Potential adverse effects of prenatal antidepressant exposure on child development are still debated. The possibility that associations are due to genetic or familial environmental risk factors rather than antidepressant use per se cannot easily be ruled out in conventional studies. Our objective was therefore to evaluate the association between prenatal antidepressant exposure and behavioural problems in a sibling controlled study.
This study used data on 20 180 siblings identified from the population-based Norwegian Mother and Child Cohort Study recruited between 1999 and 2008. The mothers were asked to report antidepressant use at gestational weeks 17 and 30 and 6 months post-partum. Child Behavioral Checklist syndrome scales were used to assess externalizing and internalizing behavioural problems by questionnaires sent to mothers at 18 and 36 months postpartum. We performed unmatched and matched sibling analyses using both random- and fixed-effects linear models, respectively, to determine potential behavioural effects of antidepressant exposure.
Prenatal exposure to antidepressants was associated with increased levels of anxiety symptoms in 3 year old children after adjusting for maternal familial effects and confounding by indication (i.e. maternal depression). Effect of prenatal exposure to antidepressants was specific to anxiety, and not associated with emotional reactivity, somatic complaints, sleep problems, attention problems or aggression.
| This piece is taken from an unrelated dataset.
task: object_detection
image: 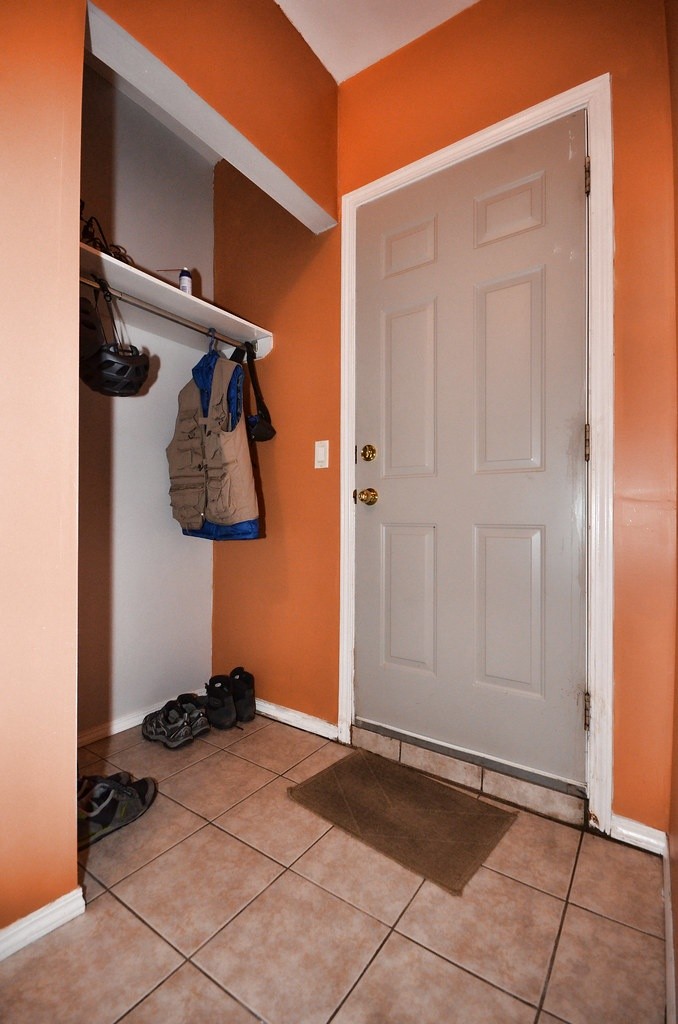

Using a sibling design, we showed that prenatal antidepressant use was specifically associated with increased anxiety symptoms after adjusting for maternal familial factors and confounding by indication.
产前暴露于抗抑郁药对儿童发育的潜在不良影响仍存在争议。在传统研究中,很难排除这种关联是由于遗传或家族环境风险因素而非抗抑郁药本身使用所致的可能性。因此,我们的目的是在一项同胞对照研究中评估产前抗抑郁药暴露与行为问题之间的关联。
本研究使用了从1999年至2008年招募的基于人群的挪威母婴队列研究中确定的20180对同胞的数据。母亲们被要求报告在妊娠第17周、30周和产后6个月时使用抗抑郁药的情况。通过在产后18个月和36个月向母亲发送问卷,使用儿童行为检查表综合征量表来评估外化和内化行为问题。我们分别使用随机效应和固定效应线性模型进行了 unmatched 和匹配的同胞分析,以确定抗抑郁药暴露的潜在行为影响。
在调整了母亲家族效应和指征混杂因素(即母亲抑郁)后,产前暴露于抗抑郁药与3岁儿童焦虑症状水平升高有关。产前暴露于抗抑郁药的影响特定于焦虑,与情绪反应性、躯体不适、睡眠问题、注意力问题或攻击行为无关。
使用同胞设计,我们表明在调整了母亲家族因素和指征混杂因素后,产前使用抗抑郁药与焦虑症状增加有特定关联。